• GIVEN DATA
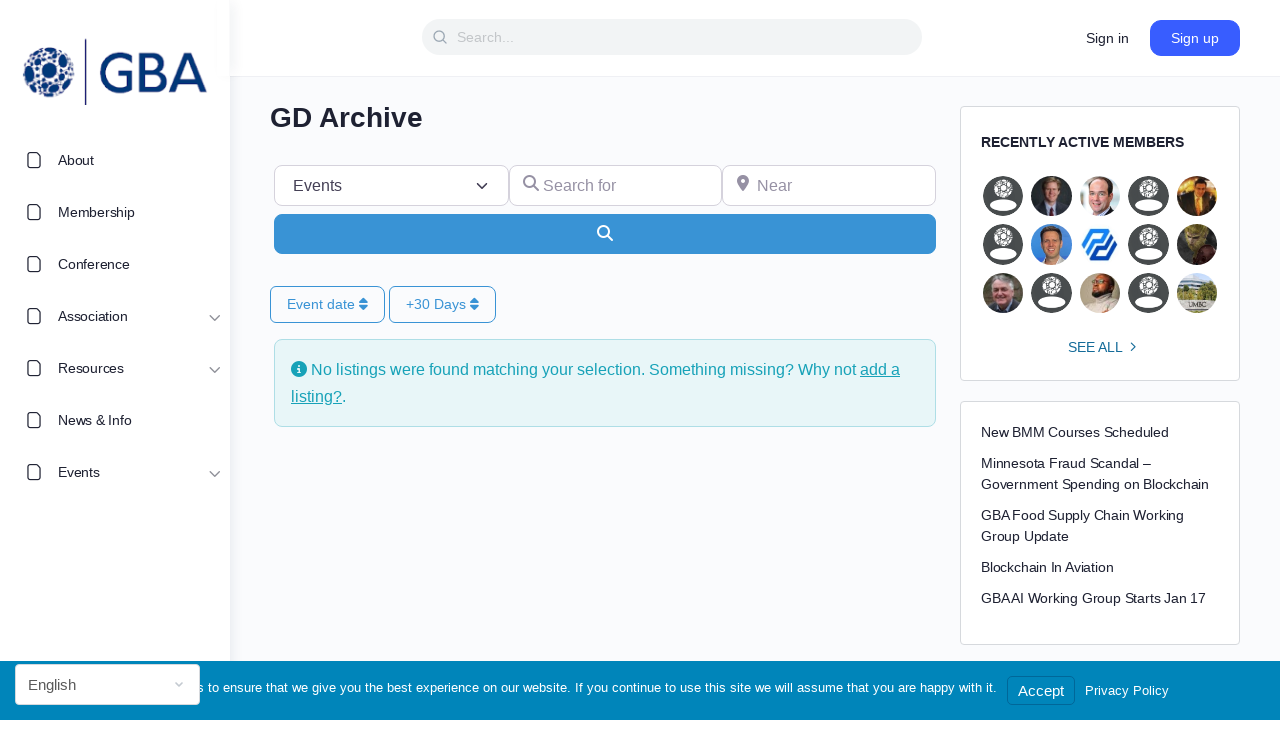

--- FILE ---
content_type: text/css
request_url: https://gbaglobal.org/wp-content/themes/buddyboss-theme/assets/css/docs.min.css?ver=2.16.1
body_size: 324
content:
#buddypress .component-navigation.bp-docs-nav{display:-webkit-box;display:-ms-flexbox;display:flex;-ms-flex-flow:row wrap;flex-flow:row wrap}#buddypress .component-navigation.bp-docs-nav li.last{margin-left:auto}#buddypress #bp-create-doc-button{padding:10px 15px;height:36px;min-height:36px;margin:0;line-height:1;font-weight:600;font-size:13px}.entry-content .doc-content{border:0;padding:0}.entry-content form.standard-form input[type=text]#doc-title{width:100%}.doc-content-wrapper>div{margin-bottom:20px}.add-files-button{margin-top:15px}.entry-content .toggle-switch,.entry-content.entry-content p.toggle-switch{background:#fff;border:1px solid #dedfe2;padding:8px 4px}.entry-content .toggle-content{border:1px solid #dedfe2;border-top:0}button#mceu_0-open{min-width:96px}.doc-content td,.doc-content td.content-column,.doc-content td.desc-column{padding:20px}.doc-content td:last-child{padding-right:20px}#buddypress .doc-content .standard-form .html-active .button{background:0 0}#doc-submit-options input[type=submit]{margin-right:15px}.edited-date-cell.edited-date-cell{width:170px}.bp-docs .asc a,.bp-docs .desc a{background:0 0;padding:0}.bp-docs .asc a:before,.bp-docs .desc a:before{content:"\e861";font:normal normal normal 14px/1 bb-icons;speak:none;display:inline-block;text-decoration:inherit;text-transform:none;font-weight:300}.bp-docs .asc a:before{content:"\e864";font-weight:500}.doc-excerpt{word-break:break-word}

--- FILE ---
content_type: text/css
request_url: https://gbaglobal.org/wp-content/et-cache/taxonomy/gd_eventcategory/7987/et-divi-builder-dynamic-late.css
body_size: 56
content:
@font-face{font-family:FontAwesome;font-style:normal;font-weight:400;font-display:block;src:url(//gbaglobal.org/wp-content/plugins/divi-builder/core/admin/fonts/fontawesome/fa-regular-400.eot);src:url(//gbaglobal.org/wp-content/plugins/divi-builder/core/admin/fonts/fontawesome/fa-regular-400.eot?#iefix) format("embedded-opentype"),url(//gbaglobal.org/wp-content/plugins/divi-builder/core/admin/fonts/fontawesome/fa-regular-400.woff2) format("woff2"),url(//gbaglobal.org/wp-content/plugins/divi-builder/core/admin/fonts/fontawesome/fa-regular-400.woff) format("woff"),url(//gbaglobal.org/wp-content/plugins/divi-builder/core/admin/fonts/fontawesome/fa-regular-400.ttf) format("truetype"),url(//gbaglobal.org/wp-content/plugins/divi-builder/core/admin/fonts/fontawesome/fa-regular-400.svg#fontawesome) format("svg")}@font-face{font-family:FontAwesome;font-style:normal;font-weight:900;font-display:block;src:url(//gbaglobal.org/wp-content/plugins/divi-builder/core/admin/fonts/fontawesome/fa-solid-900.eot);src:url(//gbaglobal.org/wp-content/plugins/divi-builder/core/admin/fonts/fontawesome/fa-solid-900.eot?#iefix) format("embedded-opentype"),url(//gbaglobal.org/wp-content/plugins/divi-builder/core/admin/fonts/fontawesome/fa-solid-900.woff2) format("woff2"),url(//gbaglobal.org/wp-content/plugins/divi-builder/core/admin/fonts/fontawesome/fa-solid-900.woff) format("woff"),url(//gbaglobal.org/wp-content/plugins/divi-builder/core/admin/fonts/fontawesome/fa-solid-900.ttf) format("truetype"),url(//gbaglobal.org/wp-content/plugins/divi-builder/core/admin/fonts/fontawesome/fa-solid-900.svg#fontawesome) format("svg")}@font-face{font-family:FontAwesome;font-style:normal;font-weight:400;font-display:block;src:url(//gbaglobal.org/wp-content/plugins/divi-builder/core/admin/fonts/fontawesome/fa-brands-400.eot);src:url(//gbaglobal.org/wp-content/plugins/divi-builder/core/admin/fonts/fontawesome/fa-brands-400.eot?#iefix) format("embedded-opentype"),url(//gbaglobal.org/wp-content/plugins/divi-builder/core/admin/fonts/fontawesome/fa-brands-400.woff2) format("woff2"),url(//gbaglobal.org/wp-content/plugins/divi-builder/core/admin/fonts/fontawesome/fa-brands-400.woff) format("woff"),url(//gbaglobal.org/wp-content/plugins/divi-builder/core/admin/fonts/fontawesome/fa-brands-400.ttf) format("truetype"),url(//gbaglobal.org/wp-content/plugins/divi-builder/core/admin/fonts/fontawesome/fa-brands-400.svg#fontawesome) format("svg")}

• BRIEF
Where the string "https" appears in a line of the listing, copy that line.

• EXERCISE OUTPUT
request_url: https://gbaglobal.org/wp-content/themes/buddyboss-theme/assets/css/docs.min.css?ver=2.16.1
request_url: https://gbaglobal.org/wp-content/et-cache/taxonomy/gd_eventcategory/7987/et-divi-builder-dynamic-late.css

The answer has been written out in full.